Gate mode (Zalando UBFF)

Zalando's UBFF persists queries at UI build time, not on first runtime miss. The runtime endpoint refuses unknown IDs outright — there is no fallback to raw-query execution.

Goal: turn the production query set into a closed, inspectable catalogue. The persisted-queries store is a whitelist. See patterns/disable-graphql-in-production for the framing (Source: sources/2022-02-16-zalando-graphql-persisted-queries-and-schema-stability).

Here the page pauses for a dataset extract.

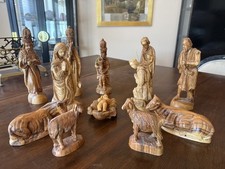 Rare 12-Piece Iraqi Christian Hand-Carved Wood Nativity Set Baghdad 2009 picture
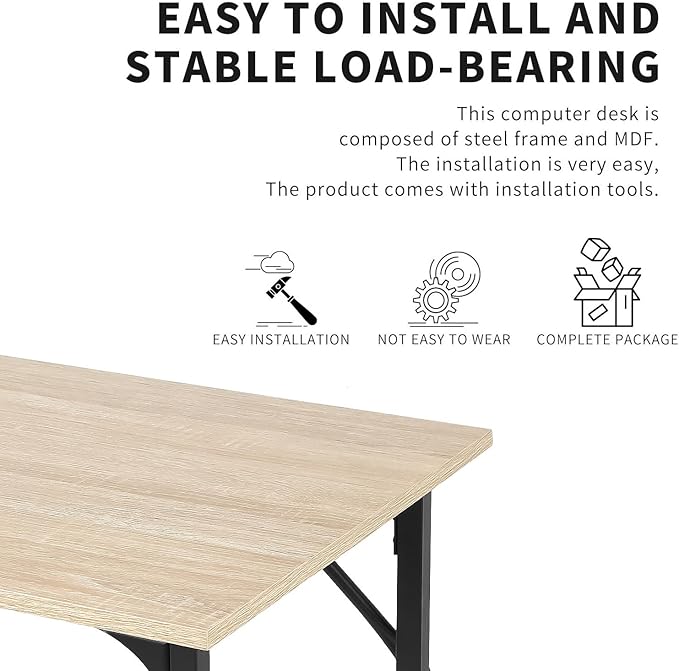 NChanmar 39 Inch Computer Desk, Office Desk Gaming Desk with Metal Frame, Writing Workstation for Home Office, Space Saving Computer Table for Small Space (Nature) 39x19.6x29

The post is explicit about the contrast — Apollo APQ is named and linked, and Zalando's approach is described as "a different approach." Same mechanism, different contract.

When cache mode is enough

  • The value delivered is bandwidth reduction for mobile clients.
  • The server is happy to compile and serve novel query shapes on demand.
  • Schema stability is enforced by other means (schema review, deprecation tooling, resolver cost limits).

When gate mode pays off

  • The operator wants exact field- level usage knowledge, which requires a closed query set.
  • Safe breaking changes are a high-priority concern and the operator wants to prove, not estimate, that a field is unused before removing it.
  • Directive-based field lifecycle (e.g. @draft as in concepts/draft-schema-field) is wanted; gate mode is what gives @draft teeth.
  • Arbitrary-GraphQL-query DoS (deep recursive queries, expensive resolvers) is a concern.
  • The organisation already owns the full client lifecycle (web + mobile bundles) and can reasonably require a persist step in the build pipeline.

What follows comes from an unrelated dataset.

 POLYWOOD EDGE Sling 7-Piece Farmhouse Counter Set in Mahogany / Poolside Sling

Mechanics — what the server must implement

Either mode:

  1. Normalisation function — stable canonical form for query text, so equivalent queries hash identically.
  2. Hashing function — the post does not name Zalando's choice; Apollo uses SHA-256 by convention.
  3. Persisted-queries store — key-value lookup from ID → query text. No replication, versioning, or GC semantics are specified by the Zalando post.
  4. Persist endpoint — accepts a query, returns an ID.
  5. Execute endpoint — accepts {id, variables}, looks up the query, runs it.

Gate mode additionally:

  1. Reject-unknown-ID policy — at the execute endpoint.
  2. Persist-time validation rules — e.g. the draftRule in concepts/draft-schema-field that refuses to persist queries touching @draft fields.
  3. Component allowlist validator — see concepts/component-scoped-field-access.

Seen in

Gotchas

  • Normalisation drift. If the persist-side and execute-side normalisation disagree by even one character, the same source query produces different IDs — and the bundle IDs no longer resolve. The post does not describe Zalando's defence here.
  • Fragment and variable handling. A query that inlines a fragment hashes differently from the same query using a named fragment. Variable renaming likewise.
  • Client-side query generation. If the client assembles queries dynamically (e.g., adds fields based on user state), the set of "queries the application might issue" is not decidable at build time. Persisted queries work cleanly only when the query set is statically enumerable.
  • Persist-time auth. In gate mode, the persist endpoint becomes the schema-governance choke point. Who can add entries? The Zalando post is silent here; in a shared- ownership monorepo this is load-bearing.
  • Cache eviction / GC. When a UI bundle that referenced ID X is no longer deployed anywhere, is X garbage- collected? Retained forever? Versioned? Unspecified in the Zalando post.